Candida albicans is the most common cause of yeast infections. The most frequent type of yeast infections are vaginal thrush in females followed by oral thrush and skin infections. However whilst the larger percentage of infections are associated with females, yeast infections in males occur quite frequently as well.
The most common yeast infection in males is in the groin and is often referred to as jock itch. A yeast infection in the groin causes a red moist rash which sometimes spreads to the genital area. The rash causes discomfort and itching. Be careful because jock itch is not always caused by a yeast as it is sometimes confused with tinea cruris which is an infection caused by another group of fungi called dermatophytes. It is essential to differentiate between the two infections so that the correct treatment is used.
Another common yeast infection in males involves the genital area and is known as balanitis. The symptoms of this this are rash with white patches on the penile skin itself. Balanitis is occurs more frequently in uncircumcised males.
Yeast infection in males can also involve the mouth, palate and tongue areas. This is called oral thrush. The symptoms of oral thrush look like thick, white spots which appear on top of a red and and inflamed lesion. In more serious cases the yeast infection can spread to the throat and sometimes even down to the oesophagus. This is a rare complication of oral thrush and it is necessary under these circumstances to take systemic antibiotics prescribed and overseen by a doctor.
Yeast infections in males frequently infect other warm, sweaty, moist areas of the body such as under the arms and in the folds of skin in obese people. Symptoms are similar in appearance to jock itch. Sometimes the nail folds are involved and this yeast infection is called paronychia. A yeast infection can be the cause of nappy rash in baby boys. The symptoms of this are a painful, moist, red rash which may spread to the genital area.
Candida in males is usually superficial involving the outer surfaces of the body. It is rarely life threatening. However in immuno-compromised people such as cancer patients, transplant patients, patients with catheters inserted, or those people suffering from AIDS whose immune system is not functioning properly, a systemic yeast infection called Candidemia may develop. The result of this is that Candida gains access to the blood stream and spreads to the internal organs of the body.
Some men often get recurrent or chronic thrush. This can have a devastating affect on them in terms of discomfort, emotional stress and relationship embarrassment. Treatment of thrush with antifungal creams and other medications may give instant relief from symptoms but in time the symptoms reappear for no obvious reason. This is the reason why alot of sufferers choose to use natural remedies.

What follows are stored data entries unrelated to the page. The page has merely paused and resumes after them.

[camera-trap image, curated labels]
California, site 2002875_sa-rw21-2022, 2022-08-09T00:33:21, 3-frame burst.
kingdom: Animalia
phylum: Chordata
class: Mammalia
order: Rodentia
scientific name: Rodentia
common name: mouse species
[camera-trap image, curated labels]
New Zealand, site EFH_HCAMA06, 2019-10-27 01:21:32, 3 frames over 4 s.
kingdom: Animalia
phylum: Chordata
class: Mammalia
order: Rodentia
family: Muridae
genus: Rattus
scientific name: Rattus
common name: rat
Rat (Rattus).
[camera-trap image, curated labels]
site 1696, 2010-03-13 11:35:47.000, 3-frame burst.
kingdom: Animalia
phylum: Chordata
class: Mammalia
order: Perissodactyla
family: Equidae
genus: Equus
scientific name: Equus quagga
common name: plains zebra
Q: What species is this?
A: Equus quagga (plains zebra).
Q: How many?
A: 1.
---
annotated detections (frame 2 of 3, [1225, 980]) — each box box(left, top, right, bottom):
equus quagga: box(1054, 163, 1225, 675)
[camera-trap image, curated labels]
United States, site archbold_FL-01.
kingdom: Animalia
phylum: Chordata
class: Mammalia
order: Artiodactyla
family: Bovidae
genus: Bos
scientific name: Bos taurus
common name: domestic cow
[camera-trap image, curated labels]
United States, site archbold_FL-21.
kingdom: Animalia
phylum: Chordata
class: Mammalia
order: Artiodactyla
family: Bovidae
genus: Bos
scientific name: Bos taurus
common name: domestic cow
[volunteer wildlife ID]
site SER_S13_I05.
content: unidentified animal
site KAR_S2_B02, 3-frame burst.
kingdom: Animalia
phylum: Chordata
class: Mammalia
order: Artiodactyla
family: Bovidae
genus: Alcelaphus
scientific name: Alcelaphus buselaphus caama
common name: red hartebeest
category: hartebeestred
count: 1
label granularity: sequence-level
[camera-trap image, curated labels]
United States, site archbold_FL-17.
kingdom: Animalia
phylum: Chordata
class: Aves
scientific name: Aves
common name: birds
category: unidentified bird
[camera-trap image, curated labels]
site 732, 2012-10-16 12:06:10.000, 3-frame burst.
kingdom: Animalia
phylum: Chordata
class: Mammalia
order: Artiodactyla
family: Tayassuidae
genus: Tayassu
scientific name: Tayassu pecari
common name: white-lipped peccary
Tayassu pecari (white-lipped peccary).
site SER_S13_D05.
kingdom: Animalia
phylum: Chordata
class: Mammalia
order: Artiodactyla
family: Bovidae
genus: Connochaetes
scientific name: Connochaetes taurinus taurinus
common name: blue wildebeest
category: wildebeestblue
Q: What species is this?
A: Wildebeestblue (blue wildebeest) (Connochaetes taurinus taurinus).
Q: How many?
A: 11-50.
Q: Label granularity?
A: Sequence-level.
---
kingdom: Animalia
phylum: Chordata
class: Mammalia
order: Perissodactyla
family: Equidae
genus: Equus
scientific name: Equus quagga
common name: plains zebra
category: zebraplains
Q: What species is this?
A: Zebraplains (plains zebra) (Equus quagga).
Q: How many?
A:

Yeast infections in males are most commonly caused by Candida albicans which live naturally on all surfaces of the body such as the skin, the mouth, throat and in the digestive tract. Candida albicans is carried by approximately 80 to 90% of the population. Candida is prevented from establishing infections by the body’s natural defence systems. This includes the competition from the normal microbial flora which resides on the body.
Yeasts such as Candida albicans are opportunistic pathogens, which mean they can only cause infections when the body’s normal balance is altered for some reason and conditions then become right for the yeasts to overgrown and invade the tissues and cause yeast infection. In males these conditions include:
– Antibiotic therapy which eradicates the body’s resident flora and the yeast is then able to multiply out of control. Yeasts are not affected by the antibiotics prescribed for bacterial infections and once the competition has been knocked off they are free to multiply
– Diabetes where the body has higher sugar levels encouraging yeast to grow. Yeast can withstand the high sugar levels which have a bacteriocidal effect on the normal bacteria.
– Poor diets such as those high in simple carbohydrates
– Allergies to certain foods or chemicals causing local inflammation and itching
– Intolerance or reaction to external chemicals such as the use of certain washing detergents causing local inflammation
– Physical intolerance or reaction to synthetic underwear or tight jeans
– Other illnesses such as colds and flu’s which lower the body’s resistance
– Serious illnesses such as cancer, transplant or AIDS which reduce the body’s immune response
– The insertion of foreign bodies such as catheters giving the yeast a portal of entry to the body
– The use of steroids which have an effect on the natural resistance
– Stress always which has a detrimental effect on the natural balance of the body
– Excessively sweaty, warm, moist areas of the body are prone to yeast infection
– Chafing or scratching due to running or sexual intercourse etc which breaks the skin or damages the mucous membranes (which is the body’s first line of defence)
Most Candida infections are autogenous. That means that the infection starts from the Candida which are found normally on the body surfaces. However sexual intercourse with a person suffering from a yeast infection could be a factor in the transmission of yeast infections between partners and the cause of recurrent symptoms. Note – yeast is not a sexually transmitted disease (STD).
Since there is a risk of sexual transmission between partners, it is advisable that you and your partner go through treatment for Candida albicans together . This will reduce the probabliity of re-infection.To lessen the risk of transmitting Candida infections between partners, it is advisable to wear a condom, to shower after sex and to change the bed sheets after sexual activity.
Yeast infection in males is relatively common. It can be treated by pharnaceutical medications as prescribed by a doctor or bought over the counter. Alternatively yeast infection in males can be treated using more natural therapies.